Caso Rosso appello bis il 19 maggio

Torna a Palazzo di giustizia il caso di Roberto Rosso, l'ex assessore regionale del Piemonte per FdI accusato di voto di scambio politico-mafioso. Il prossimo 19 maggio si aprirà il processo d'appello bis, ordinato dalla Cassazione con il provvedimento che il 3 febbraio 2025 annullò con rinvio la condanna a quattro anni e quattro mesi di reclusione. La vicenda risale al 2019. Rosso, secondo la ricostruzione della Dda, in prossimità delle elezioni regionali si accordò con due persone legate alla 'ndrangheta per il procacciamento di voti.

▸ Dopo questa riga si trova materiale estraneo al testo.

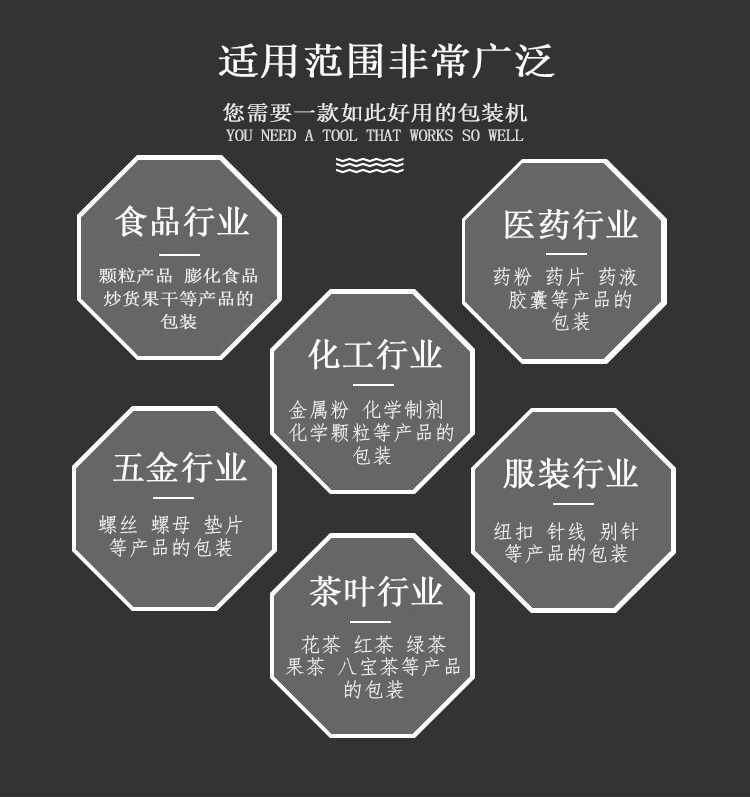 适用范围非常广泛

您需要一款如此好用的包装机
YOU NEED A TOOL THAT WORKS SO WELL

食品行业

颗粒产品 膨化食品 炒货果干等产品的包装

医药行业

药粉 药片 药液 胶囊等产品的包装

化工行业

金属粉 化学制剂 化学颗粒等产品的包装

五金行业

螺丝 螺母 垫片 等产品的包装

服装行业

纽扣 针线 别针 等产品的包装

茶叶行业

花茶 红茶 绿茶 果茶 八宝茶等产品的包装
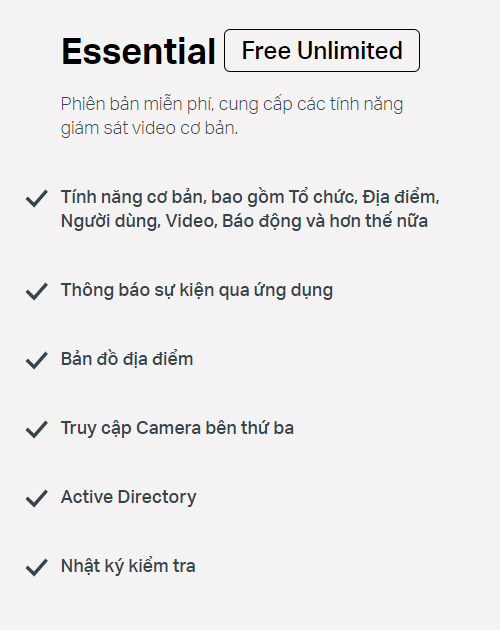 Essential Free Unlimited

Phiên bản miễn phí, cung cấp các tính năng giám sát video cơ bản.

Tính năng cơ bản, bao gồm Tổ chức, Địa điểm, Người dùng, Video, Báo động và hơn thế nữa

Thông báo sự kiện qua ứng dụng

Bản đồ địa điểm

Truy cập Camera bên thứ ba

Active Directory

Nhật ký kiểm tra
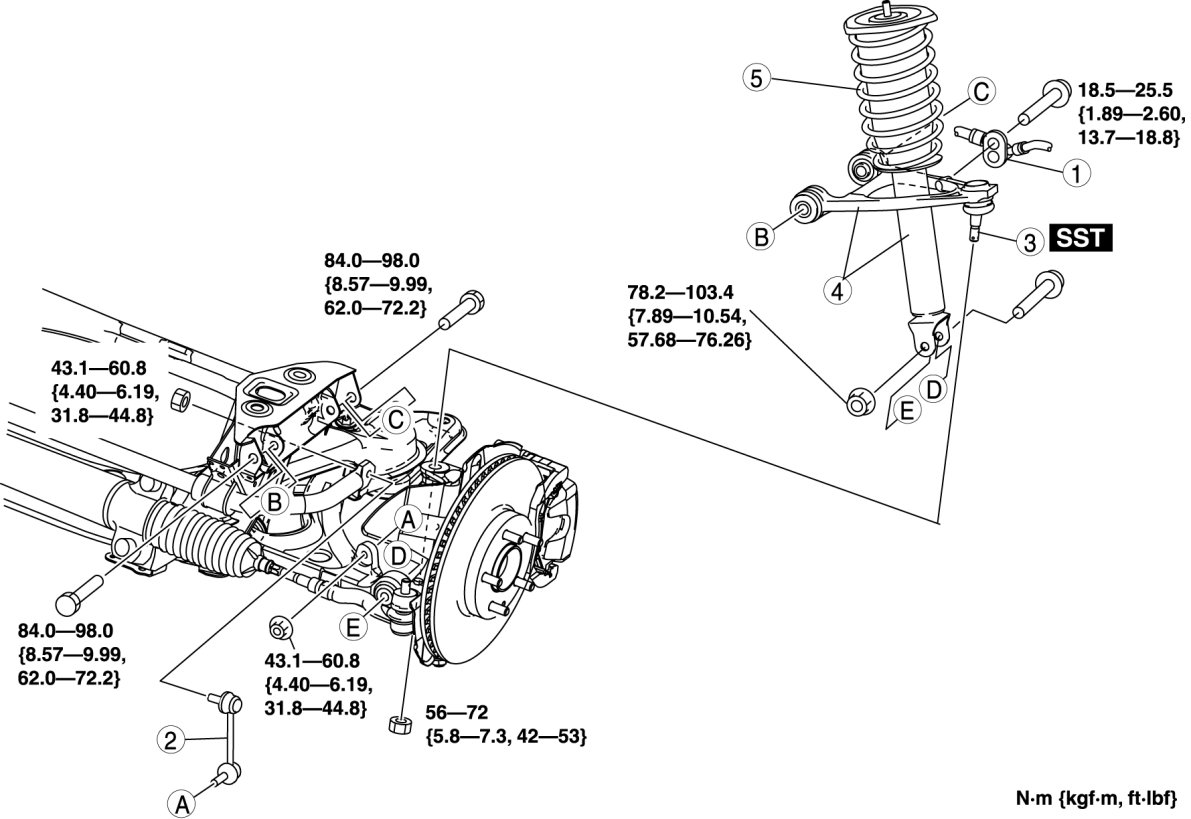 5
C
18.5—25.5 {1.89—2.60, 13.7—18.8}
1
B
3 SST
4
84.0—98.0 {8.57—9.99, 62.0—72.2}
78.2—103.4 {7.89—10.54, 57.68—76.26}
43.1—60.8 {4.40—6.19, 31.8—44.8}
D
E
C
B
A
D
E
84.0—98.0 {8.57—9.99, 62.0—72.2}
43.1—60.8 {4.40—6.19, 31.8—44.8}
56—72 {5.8—7.3, 42—53}
2
A
N·m {kgf·m, ft·lbf}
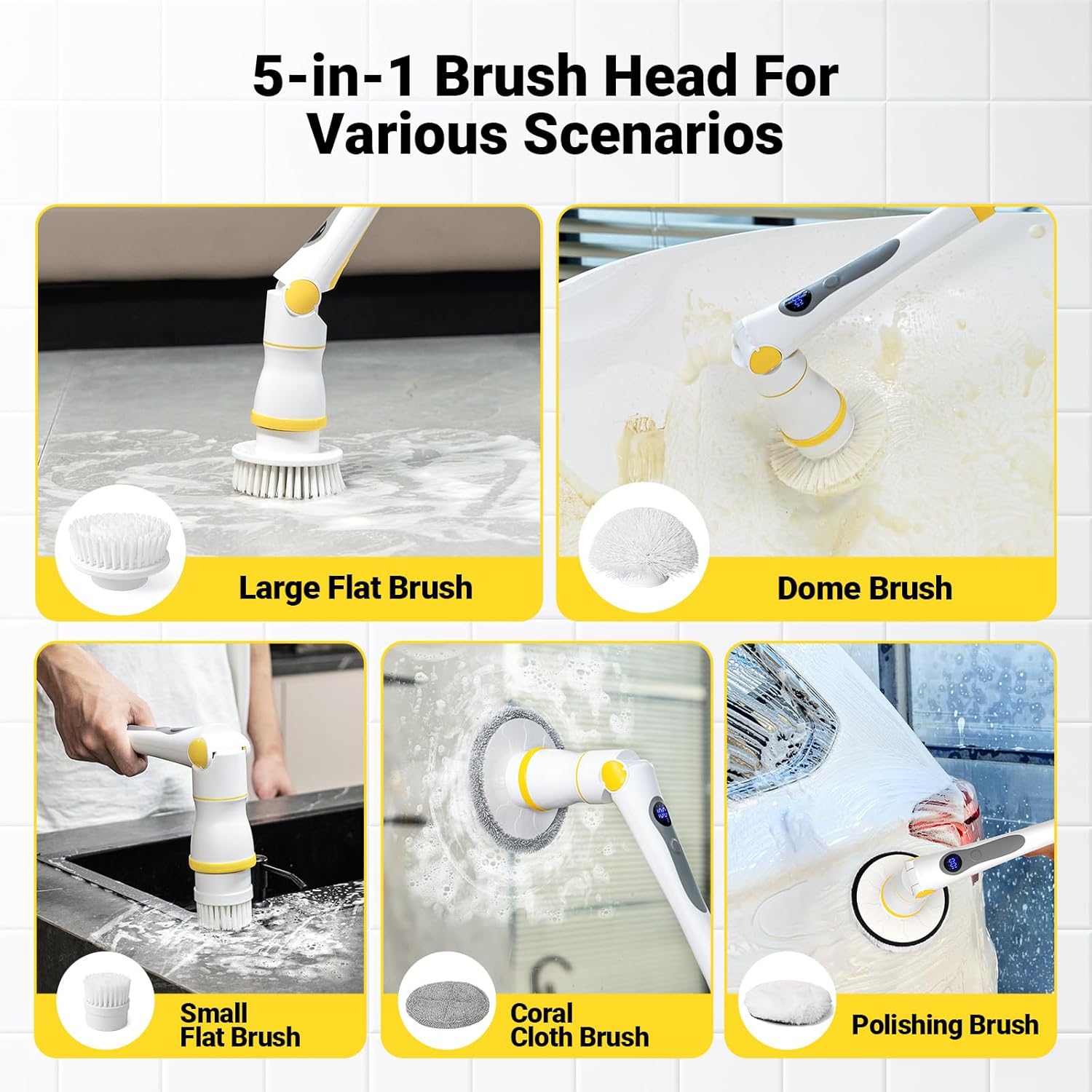 5-in-1 Brush Head For Various Scenarios

Large Flat Brush

Dome Brush

Small Flat Brush

Coral Cloth Brush

Polishing Brush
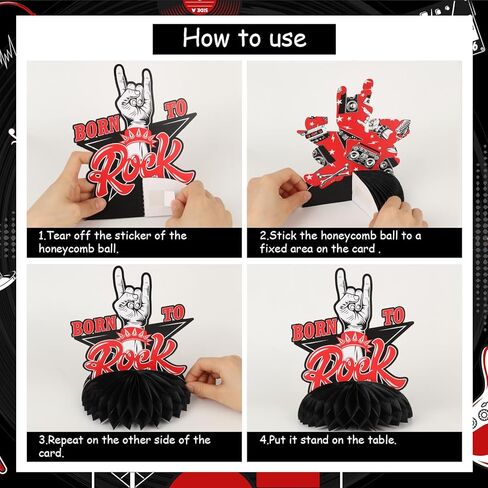 How to use

BORN TO Rock

1.Tear off the sticker of the honeycomb ball.

2.Stick the honeycomb ball to a fixed area on the card .

BORN TO Rock

3.Repeat on the other side of the card.

BORN TO Rock

4.Put it stand on the table.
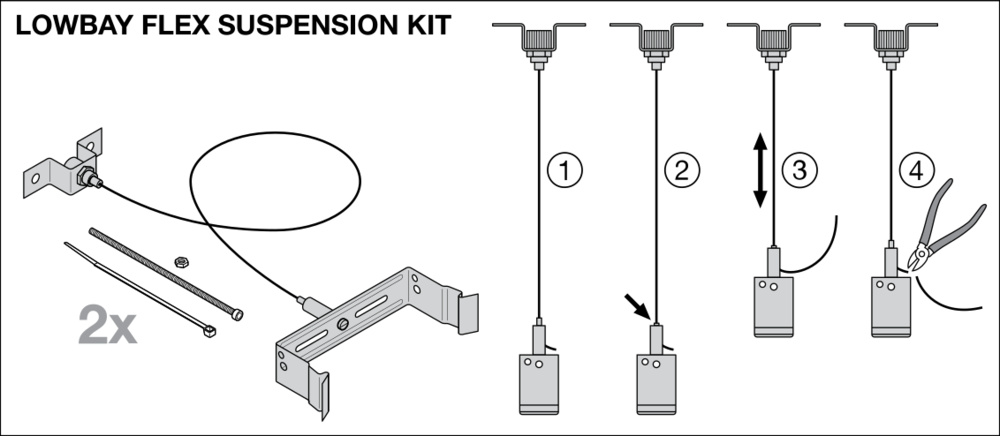 LOWBAY FLEX SUSPENSION KIT

2x

1

2

3

4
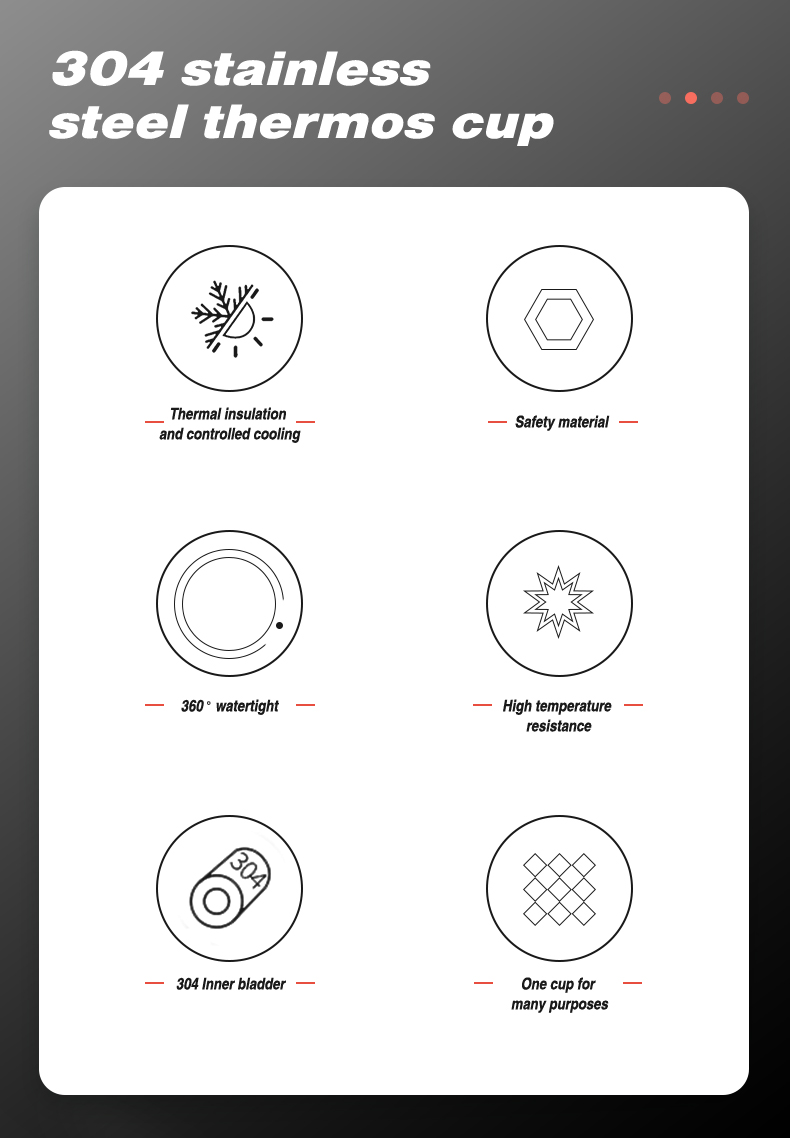 304 stainless steel thermos cup

Thermal insulation and controlled cooling

Safety material

360° watertight

High temperature resistance

304

304 Inner bladder

One cup for many purposes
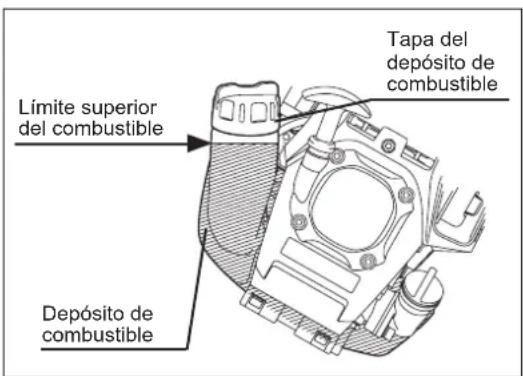 Tapa del depósito de combustible

Límite superior del combustible

Depósito de combustible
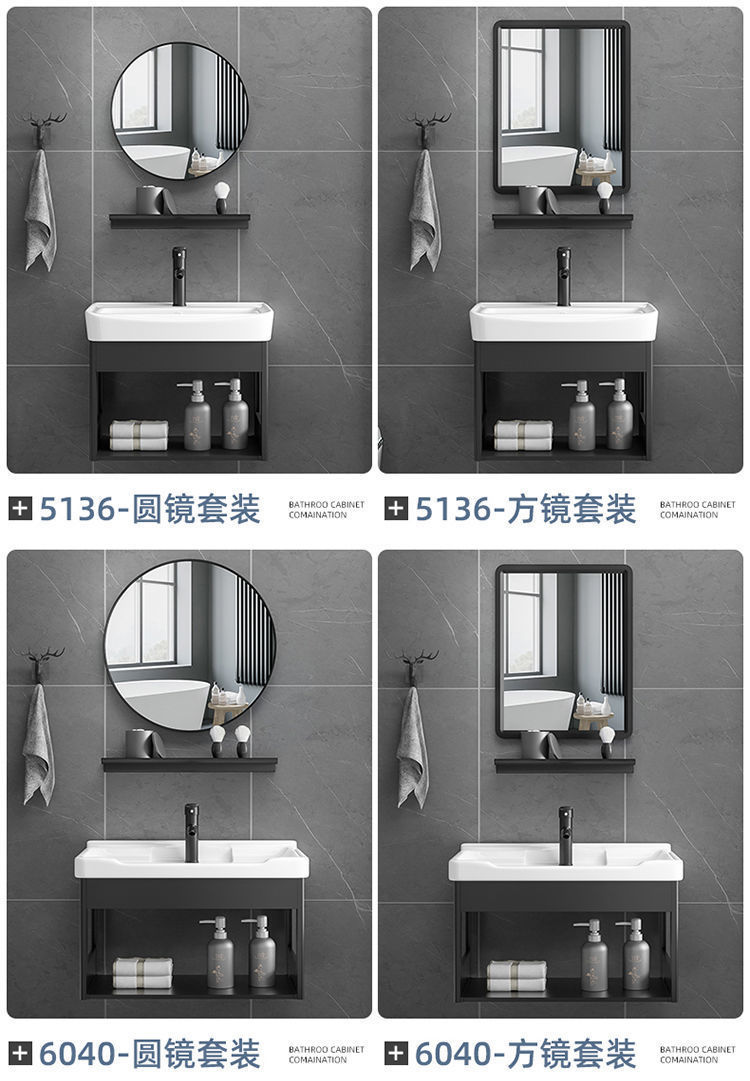 + 5136-圆镜套装 BATHROO CABINET COMAINATION

+ 5136-方镜套装 BATHROO CABINET COMAINATION

+ 6040-圆镜套装 BATHROO CABINET COMAINATION

+ 6040-方镜套装 BATHROO CABINET COMAINATION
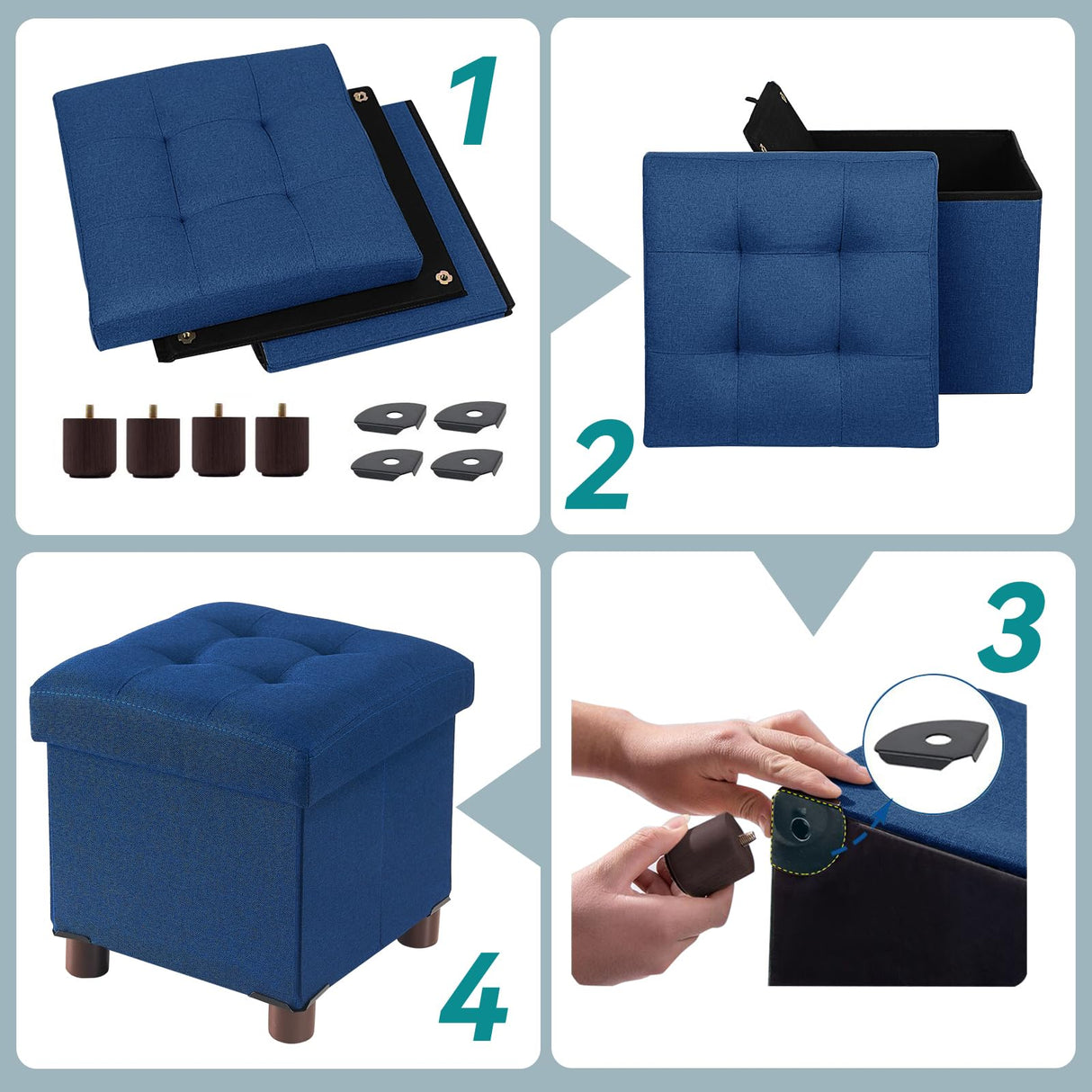 1

2

3

4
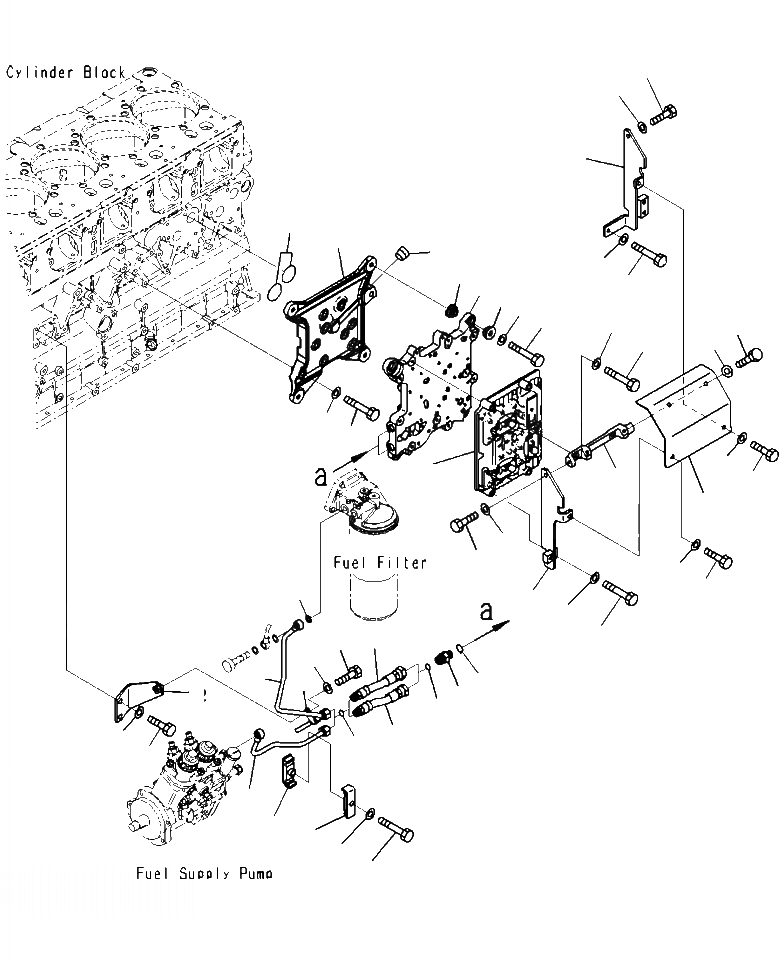 Cylinder Block

a

Fuel Filter

a

Fuel Supply Pump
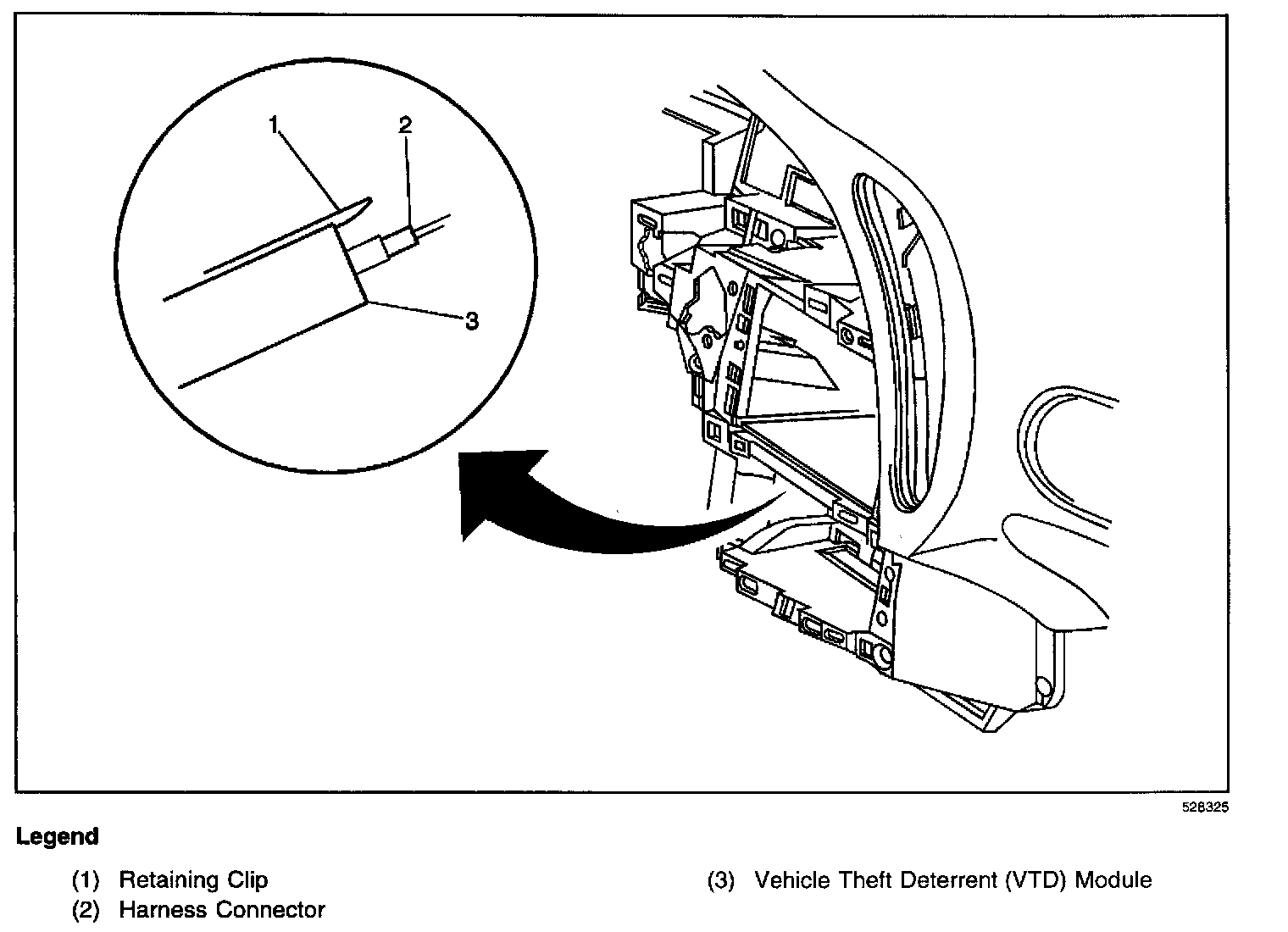 1
2
3

528325

Legend

(1) Retaining Clip
(2) Harness Connector

(3) Vehicle Theft Deterrent (VTD) Module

I giudici della Cassazione, dopo avere osservato che l'operazione produsse "scarsi risultati", si sono detti convinti che l'esponente politico fosse consapevole "dell'appartenenza dei due a contesti criminali". Il nuovo passaggio in Corte d'appello, però, dovrà chiarire le modalità con cui i boss si dedicarono alla raccolta delle preferenze: prima di stabilire o no se si trattò di un "metodo mafioso" occorre capire, in base alla normativa in vigore all'epoca dei fatti, se i due agirono come veri e propri emissari dei clan di riferimento oppure se si limitarono a basarsi sulla "fama criminale" che li accompagnava. Rosso fu arrestato il 20 dicembre 2019 e qualche giorno dopo si dimise da assessore regionale.